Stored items
● ● ●
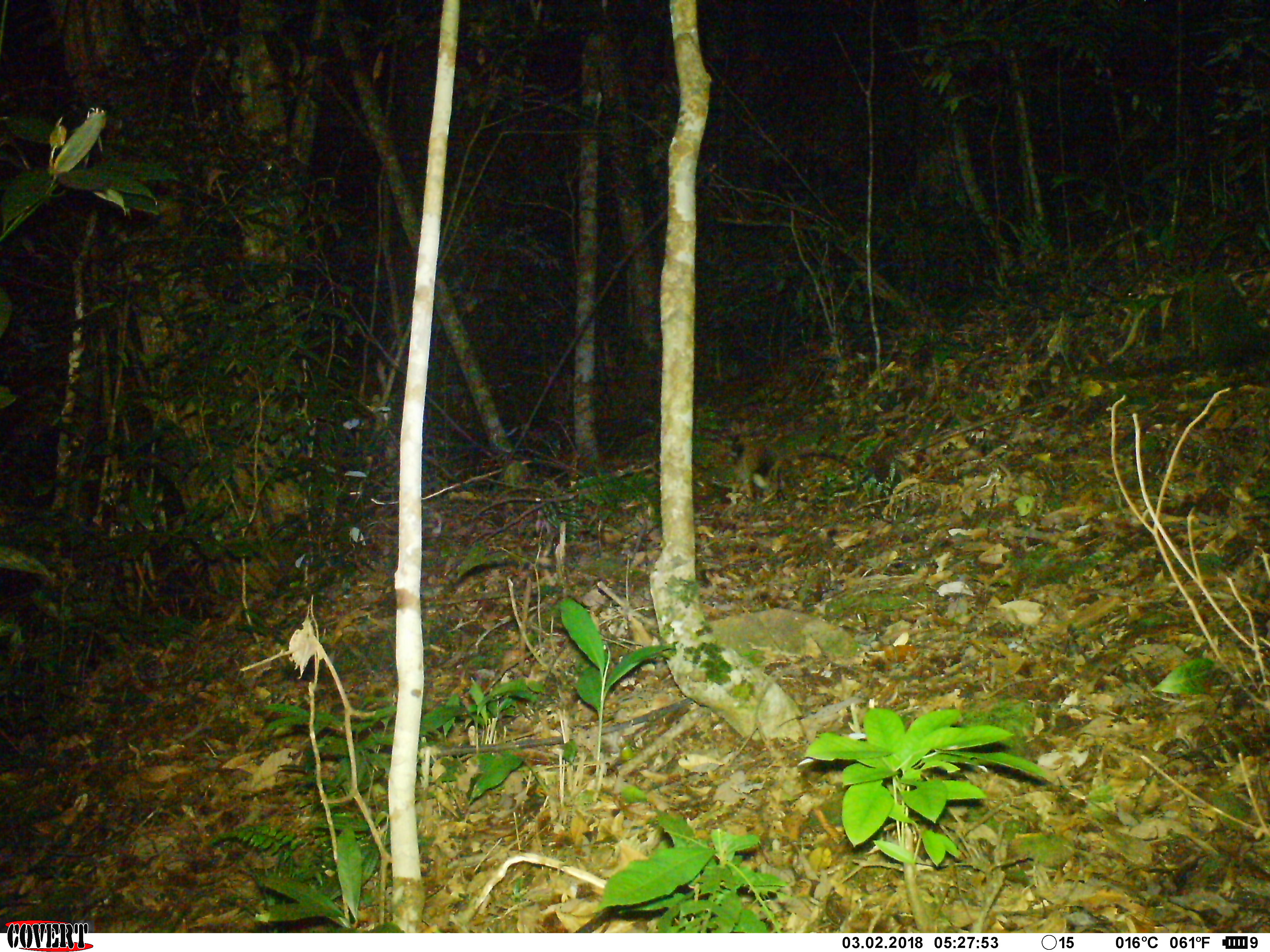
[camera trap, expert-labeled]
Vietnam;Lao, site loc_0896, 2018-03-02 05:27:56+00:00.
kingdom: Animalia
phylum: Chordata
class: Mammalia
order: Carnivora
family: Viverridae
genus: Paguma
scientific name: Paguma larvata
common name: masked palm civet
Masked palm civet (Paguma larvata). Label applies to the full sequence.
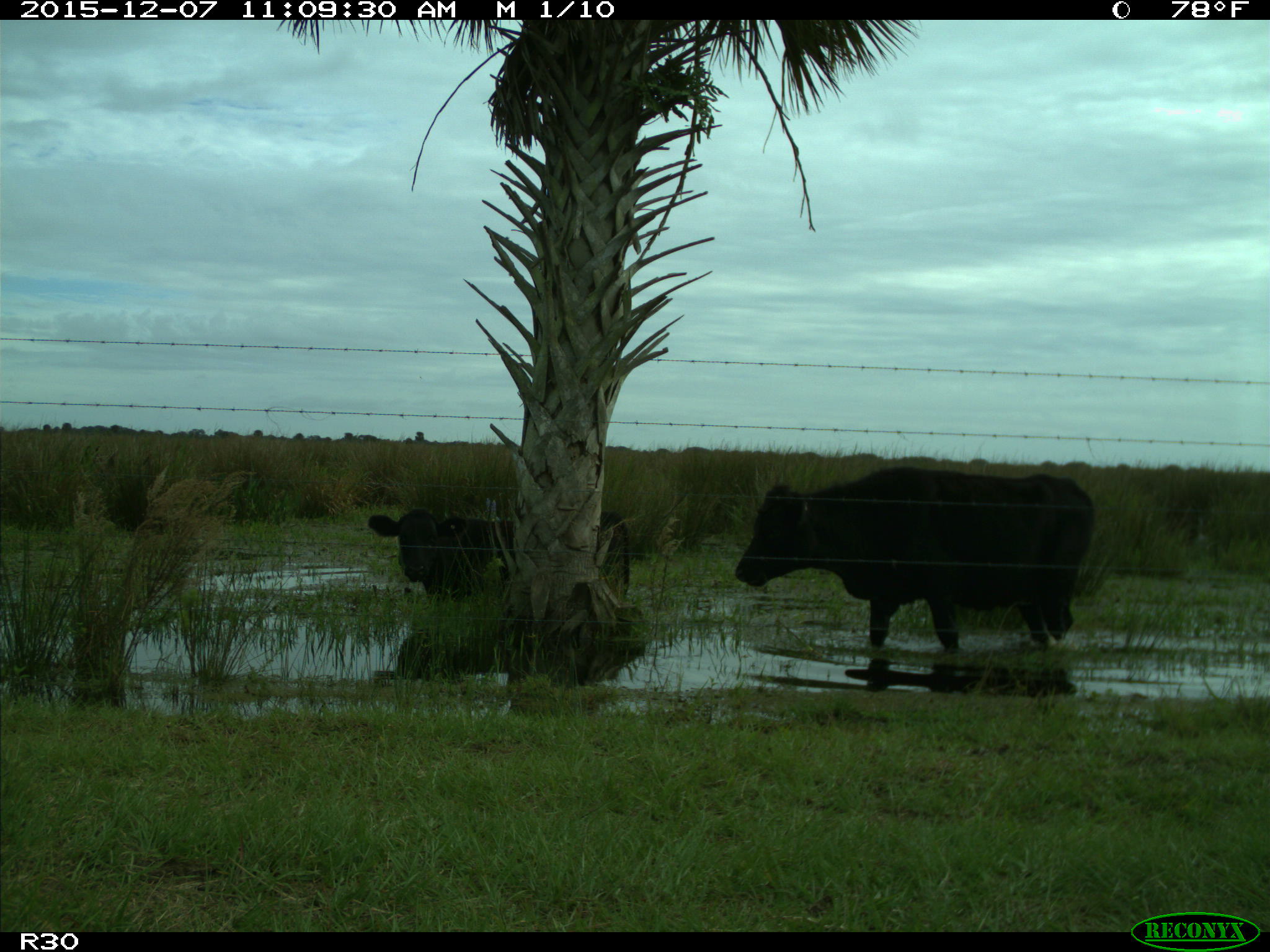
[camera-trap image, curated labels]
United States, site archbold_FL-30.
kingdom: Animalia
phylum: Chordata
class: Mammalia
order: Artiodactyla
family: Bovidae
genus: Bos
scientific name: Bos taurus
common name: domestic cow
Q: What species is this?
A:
● ● ●
> [WORK INSTRUCTIONS]: Return exactly the lines of the data, beginning with the first and ending with the line containing "scientific name: Bos taurus". Skip the pictures.

> [ANSWER TO THE PROBLEM]:
[camera trap, expert-labeled]
Vietnam;Lao, site loc_0896, 2018-03-02 05:27:56+00:00.
kingdom: Animalia
phylum: Chordata
class: Mammalia
order: Carnivora
family: Viverridae
genus: Paguma
scientific name: Paguma larvata
common name: masked palm civet
Masked palm civet (Paguma larvata). Label applies to the full sequence.
[camera-trap image, curated labels]
United States, site archbold_FL-30.
kingdom: Animalia
phylum: Chordata
class: Mammalia
order: Artiodactyla
family: Bovidae
genus: Bos
scientific name: Bos taurus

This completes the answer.